The Altair Community is migrating to a new platform to provide a better experience for you. In preparation for the migration, the Altair Community is on read-only mode from October 28 - November 6, 2024. Technical support via cases will continue to work as is. For any urgent requests from Students/Faculty members, please submit the form linked here
Generalized Sequential Pattern (GSP)
Tasos_Ioannou
Member Posts: 1 Learner III
Dear Sir/Madame
My name is Tasos Ioannou and I am a Phd student from TU Delft, the Netherlands.
I am new to rapid miner and I am trying to play with GSP in order to find patterns of occupancy (daily presence or not) in residential houses.
My data are like this:
Timestamp Type of Room-- House 1 -- House 2 -- House 3 -- etc.
3/6/2015 00:00 Kitchen 0 1 1
3/6/2015 00:05 Kitchen 1 0 1
3/6/2015 00:10 Kitchen 0 1 1
3/6/2015 00:20 Kitchen 0 0 0
So first column is the time stamp (every five minutes for a period of several months), second column is the type of room and the rest of the columns are the readings of the presence sensors in 0,1 format (1 when a person's presence was detected within the five minutes interval and 0 when no presence was detected).

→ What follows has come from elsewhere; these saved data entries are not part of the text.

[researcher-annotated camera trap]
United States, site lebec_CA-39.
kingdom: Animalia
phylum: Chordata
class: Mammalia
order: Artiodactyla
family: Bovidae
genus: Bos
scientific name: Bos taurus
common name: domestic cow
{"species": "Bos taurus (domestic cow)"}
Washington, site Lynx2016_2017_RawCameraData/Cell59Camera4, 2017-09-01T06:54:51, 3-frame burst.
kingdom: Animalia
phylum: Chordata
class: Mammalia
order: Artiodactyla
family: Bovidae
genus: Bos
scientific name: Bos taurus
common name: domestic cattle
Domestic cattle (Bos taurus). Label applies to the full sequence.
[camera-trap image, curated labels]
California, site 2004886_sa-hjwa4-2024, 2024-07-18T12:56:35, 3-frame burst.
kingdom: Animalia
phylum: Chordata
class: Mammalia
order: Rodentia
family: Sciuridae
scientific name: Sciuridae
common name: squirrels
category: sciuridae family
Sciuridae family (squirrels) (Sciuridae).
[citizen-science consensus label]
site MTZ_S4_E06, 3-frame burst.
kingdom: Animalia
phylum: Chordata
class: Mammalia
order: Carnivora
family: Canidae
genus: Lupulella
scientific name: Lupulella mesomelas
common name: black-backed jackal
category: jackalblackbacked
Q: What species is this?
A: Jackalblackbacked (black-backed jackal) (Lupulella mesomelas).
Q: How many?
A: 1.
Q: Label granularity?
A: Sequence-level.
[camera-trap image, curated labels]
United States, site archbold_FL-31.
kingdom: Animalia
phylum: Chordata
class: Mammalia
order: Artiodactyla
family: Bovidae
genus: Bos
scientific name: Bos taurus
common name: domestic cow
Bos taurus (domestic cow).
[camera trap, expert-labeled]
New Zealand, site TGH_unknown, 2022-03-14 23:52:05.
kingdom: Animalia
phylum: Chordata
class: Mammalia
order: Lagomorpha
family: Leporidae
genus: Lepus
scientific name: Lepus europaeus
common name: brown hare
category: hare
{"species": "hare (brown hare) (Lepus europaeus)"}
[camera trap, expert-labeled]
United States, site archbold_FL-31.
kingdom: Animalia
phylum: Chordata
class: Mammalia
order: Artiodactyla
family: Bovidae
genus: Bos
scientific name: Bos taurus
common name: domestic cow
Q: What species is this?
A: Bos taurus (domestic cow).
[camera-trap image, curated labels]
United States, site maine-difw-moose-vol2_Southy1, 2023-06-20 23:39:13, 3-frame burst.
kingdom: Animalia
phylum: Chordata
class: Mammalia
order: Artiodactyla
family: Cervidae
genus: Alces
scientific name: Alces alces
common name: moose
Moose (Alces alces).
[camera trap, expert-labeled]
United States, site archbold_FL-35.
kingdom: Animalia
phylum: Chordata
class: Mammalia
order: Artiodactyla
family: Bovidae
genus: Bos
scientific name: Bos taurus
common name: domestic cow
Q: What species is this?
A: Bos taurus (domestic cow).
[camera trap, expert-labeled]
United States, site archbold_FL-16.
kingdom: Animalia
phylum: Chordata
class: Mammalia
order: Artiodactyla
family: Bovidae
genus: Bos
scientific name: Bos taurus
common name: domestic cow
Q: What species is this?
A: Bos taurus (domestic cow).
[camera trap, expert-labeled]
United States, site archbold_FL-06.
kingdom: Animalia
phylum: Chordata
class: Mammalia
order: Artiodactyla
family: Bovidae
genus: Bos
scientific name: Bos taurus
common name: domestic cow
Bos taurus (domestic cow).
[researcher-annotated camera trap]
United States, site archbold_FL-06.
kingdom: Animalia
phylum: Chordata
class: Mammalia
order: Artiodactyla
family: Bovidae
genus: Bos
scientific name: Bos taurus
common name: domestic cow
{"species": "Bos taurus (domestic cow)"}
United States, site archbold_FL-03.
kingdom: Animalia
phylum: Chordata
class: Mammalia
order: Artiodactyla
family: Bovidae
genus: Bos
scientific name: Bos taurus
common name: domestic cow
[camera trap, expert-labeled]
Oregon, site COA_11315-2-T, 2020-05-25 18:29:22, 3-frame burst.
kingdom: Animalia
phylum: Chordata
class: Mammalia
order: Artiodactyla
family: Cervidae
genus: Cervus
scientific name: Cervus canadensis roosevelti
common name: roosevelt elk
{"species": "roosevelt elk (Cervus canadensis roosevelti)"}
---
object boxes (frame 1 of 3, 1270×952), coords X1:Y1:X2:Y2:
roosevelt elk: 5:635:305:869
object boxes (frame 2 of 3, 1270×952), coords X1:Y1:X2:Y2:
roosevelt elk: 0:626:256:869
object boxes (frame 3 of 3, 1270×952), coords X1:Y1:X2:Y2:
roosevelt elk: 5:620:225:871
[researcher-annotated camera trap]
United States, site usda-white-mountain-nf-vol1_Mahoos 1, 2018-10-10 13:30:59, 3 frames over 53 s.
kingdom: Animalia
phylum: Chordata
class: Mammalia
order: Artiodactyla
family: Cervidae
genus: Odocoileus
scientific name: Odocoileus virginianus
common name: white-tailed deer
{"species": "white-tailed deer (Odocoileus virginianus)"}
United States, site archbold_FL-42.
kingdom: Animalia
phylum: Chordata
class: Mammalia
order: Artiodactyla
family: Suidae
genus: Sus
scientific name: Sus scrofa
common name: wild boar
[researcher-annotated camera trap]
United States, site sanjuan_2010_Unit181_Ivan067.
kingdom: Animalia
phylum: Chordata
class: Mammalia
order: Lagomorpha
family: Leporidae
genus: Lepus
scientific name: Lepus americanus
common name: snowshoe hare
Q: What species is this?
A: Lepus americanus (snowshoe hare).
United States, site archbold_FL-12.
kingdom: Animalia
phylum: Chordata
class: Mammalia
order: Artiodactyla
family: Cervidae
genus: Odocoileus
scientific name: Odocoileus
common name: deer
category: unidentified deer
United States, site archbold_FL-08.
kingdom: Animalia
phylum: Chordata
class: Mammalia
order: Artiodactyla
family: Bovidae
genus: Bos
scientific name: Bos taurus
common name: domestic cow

I am trying to use the GSP to find patterns of occupancy for a whole day between all the houses (32 dwellings in total). Following the description of the process operator and looking at the tutorial example I have made a file but seems that I am missing something since instead of results I am getting a view of the example set (!) which I have already seen before using the ''break point after'' option.
The customer id is the type of rooms (Kitchen, Living Room etc), the houses (House 1, House 2 etc) are the attributes.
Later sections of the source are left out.